Kadri Gürsel: Burada tecrit hali yaşıyoruz. Mektup alamıyor, mektup gönderemiyoruz. Dışarıya makale yollayamıyoruz. Tutukluluğumuz bir yargısız infaza dönüştü. Bu kadar uzun bir süre zarfında iddianamenin çıkmamasının iki sebebi var:
1- Hakkımızda bir delil yok. 2- İddianame yazılmayarak tutukluluk süremiz uzatılmak isteniyor. Hakkımızda hiçbir delil olmadığı için yazamıyorlar iddianameyi. 100 gündür iddianame bekliyoruz. Suçlamalar akla ve mantığa aykırı. Bu soruşturmanın derhal ortadan kaldırılması ve özgürlüğümüze kavuşmamız gerekiyor. Ancak belli ki; bizim bir süre ‘tutulmamıza’ karar verilmiş. Başkanlık rejimi Türkiye’ye felaket getirir. Böyle bir ülkeye hiç kimse yatırım yapmaz. Yoksulluk artar; bunun acısını da halk çeker. Topluma bunun iyi anlatılması gerekiyor.

‘HERKES GERÇEĞİ GÖRECEK’

Güray Öz: Soran herkese selamlar. Bizim sağlığımıza ilişkin bir kaygınız olmasın. Ruhen ve bedenen sağlıklıyız. İddianamenin bir an önce çıkmasını bekliyoruz. Çünkü; gerçek o zaman anlaşılacak. Herkes gerçeği görecek. Burada iki şeyi düşünüyoruz sadece; gazetemiz Cumhuriyet’i ve Türkiye’yi…

DERGİ TALEBİ

Hakan Kara: Dijital dünyadaki gelişmeleri takip edemiyorum. Çünkü, o dünyayı anlatan dergiler cezaevine alınmıyor. Bunun yanı sıra, diğer arkadaşlarım gibi ben de iddianamenin hazırlanmasını bekliyorum. Bizim gözaltına alınmamızdan itibaren Cumhuriyet gazetesini sahiplenen başta CHP örgütleri olmak üzere herkese teşekkür ediyorum. Bize güç ve moral verdiler.

‘SAĞLIĞIM YERİNDE’

Turhan Günay: Sağlığımla ilgili bir sorunum yok. Bir anjiyo geçirdim. Kontrollerim düzenli olarak yapılıyor. Gayet iyiyim ve moralim de yerinde. Kitap temin etme ile ilgili sıkıntılarımız vardı; kısmen çözüldü. Tüm dostlara selamlar.

KARİKATÜRE DEVAM

Musa Kart: Planladıkları oyunu adım adım sahneliyorlar. Önce muhalif gazetecileri terörle irtibatlandırıp etkisizleştirmek istediler. Sonra bilimden yana akademisyenleri tasfiye ettiler. Anlaşılan sıra referandumda ‘hayır’ oyu verecek tüm vatandaşlarımıza geldi. Bu oyunun iş yapacağını umuyorlar ama yanılıyorlar. Bu trajikomik oyuna hep birlikte ‘Hayır’ diyeceğiz. Mesleğime burada da devam ediyorum. İçeride karikatür çiziyorum ancak bunu dışarı yollayamıyorum.

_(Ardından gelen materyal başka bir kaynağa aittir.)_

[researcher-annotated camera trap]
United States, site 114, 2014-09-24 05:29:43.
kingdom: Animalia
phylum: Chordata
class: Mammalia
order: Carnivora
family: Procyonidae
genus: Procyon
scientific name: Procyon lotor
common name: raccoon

Önder Çelik: Bizi destekleyen tüm yurttaşlarımıza çok teşekkür ediyorum. Biz de kendimizden eminiz ve bu yüzden iddianamenin bir an önce hazırlanmasını istiyoruz.

Bülent  Utku: Mektup alma – yollama hakkımız yok. Bununla ilgili dilekçeler verdim. Mektup yasağında adres olarak Adalet Bakanlığı gösteriliyor. Oysa ki; KHK kapsamında mektup yasağı yok. Bu yasağın bir an önce sona ermesini istiyoruz.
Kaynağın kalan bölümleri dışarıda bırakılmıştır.